GIVEN DATA:

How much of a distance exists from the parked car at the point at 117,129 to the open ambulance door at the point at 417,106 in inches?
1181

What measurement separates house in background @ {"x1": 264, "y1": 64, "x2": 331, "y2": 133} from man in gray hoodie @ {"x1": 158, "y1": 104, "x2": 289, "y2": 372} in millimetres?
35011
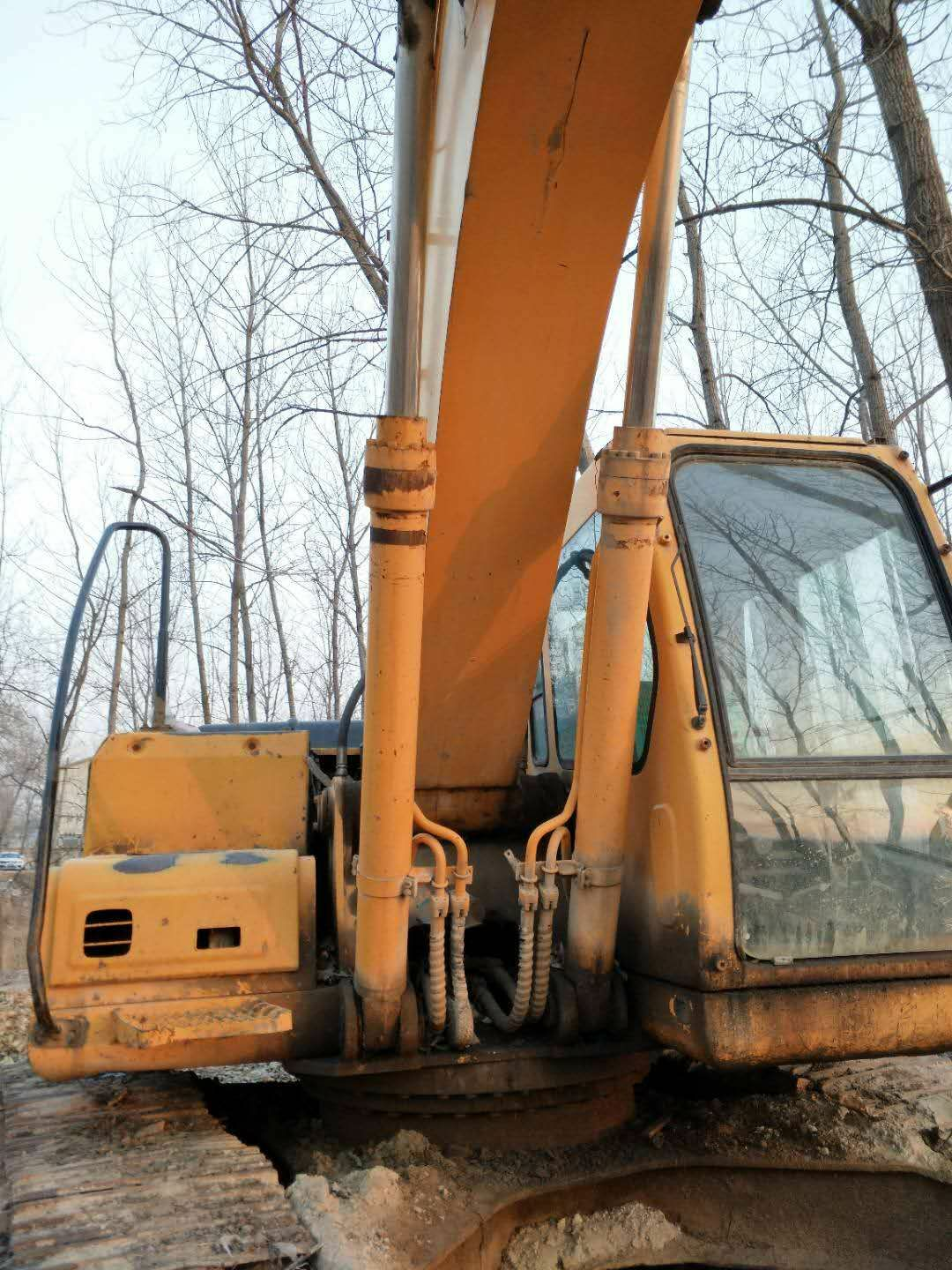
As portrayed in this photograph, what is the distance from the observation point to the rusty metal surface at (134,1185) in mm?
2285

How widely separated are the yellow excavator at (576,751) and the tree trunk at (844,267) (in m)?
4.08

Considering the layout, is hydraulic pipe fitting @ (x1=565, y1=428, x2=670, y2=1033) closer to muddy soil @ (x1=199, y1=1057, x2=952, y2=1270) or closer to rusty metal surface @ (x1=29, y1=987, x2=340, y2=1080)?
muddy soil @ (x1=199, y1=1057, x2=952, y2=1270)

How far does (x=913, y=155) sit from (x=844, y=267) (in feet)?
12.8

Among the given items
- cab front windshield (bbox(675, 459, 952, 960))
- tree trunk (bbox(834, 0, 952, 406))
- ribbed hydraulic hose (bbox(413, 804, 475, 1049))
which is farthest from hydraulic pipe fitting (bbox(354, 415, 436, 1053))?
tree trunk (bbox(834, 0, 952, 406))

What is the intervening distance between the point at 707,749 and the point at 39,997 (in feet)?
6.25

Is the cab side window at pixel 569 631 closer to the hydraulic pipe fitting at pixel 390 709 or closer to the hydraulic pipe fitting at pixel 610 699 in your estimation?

--

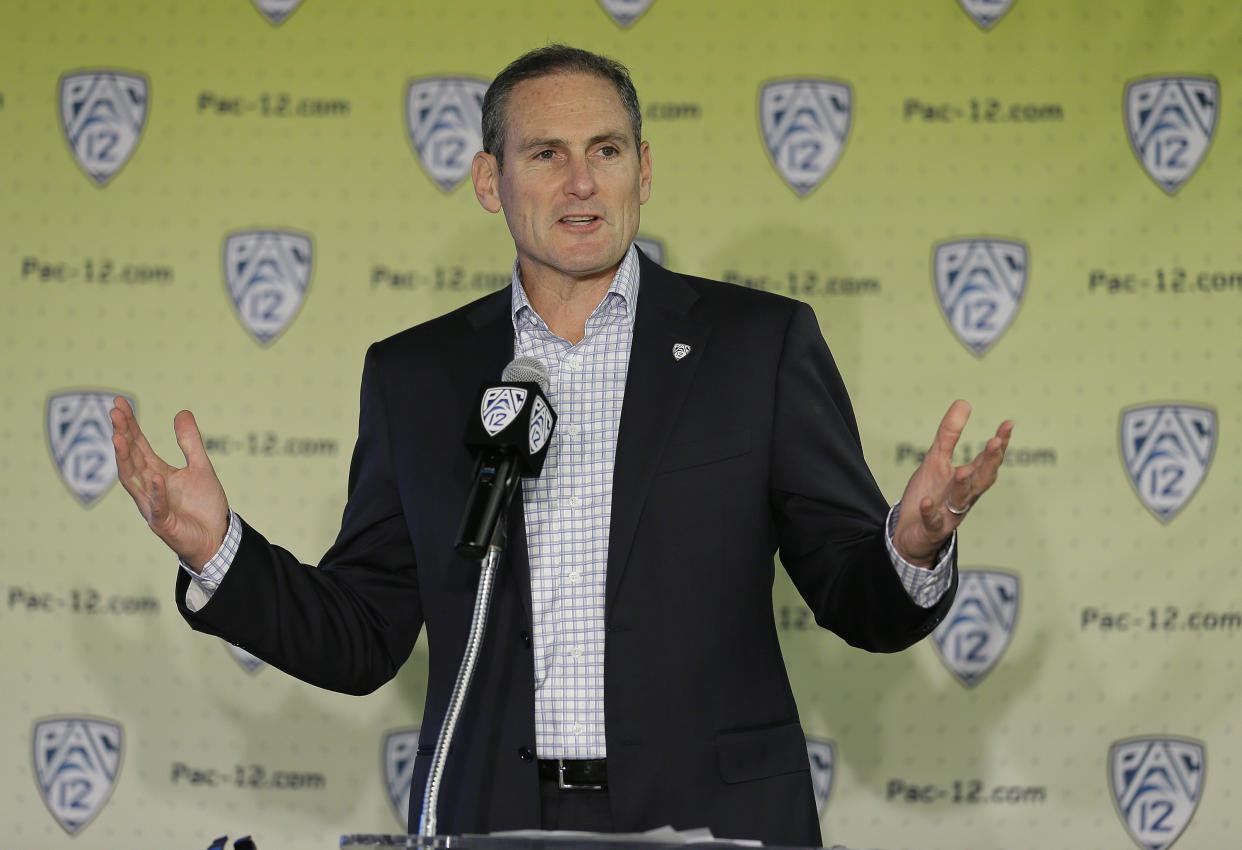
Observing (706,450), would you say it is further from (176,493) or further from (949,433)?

WRITTEN INSTRUCTION: Which lines in the records above contain the word "soil"? Copy each of them in full.

SOLUTION FOR THIS TASK:
Considering the layout, is hydraulic pipe fitting @ (x1=565, y1=428, x2=670, y2=1033) closer to muddy soil @ (x1=199, y1=1057, x2=952, y2=1270) or closer to rusty metal surface @ (x1=29, y1=987, x2=340, y2=1080)?
muddy soil @ (x1=199, y1=1057, x2=952, y2=1270)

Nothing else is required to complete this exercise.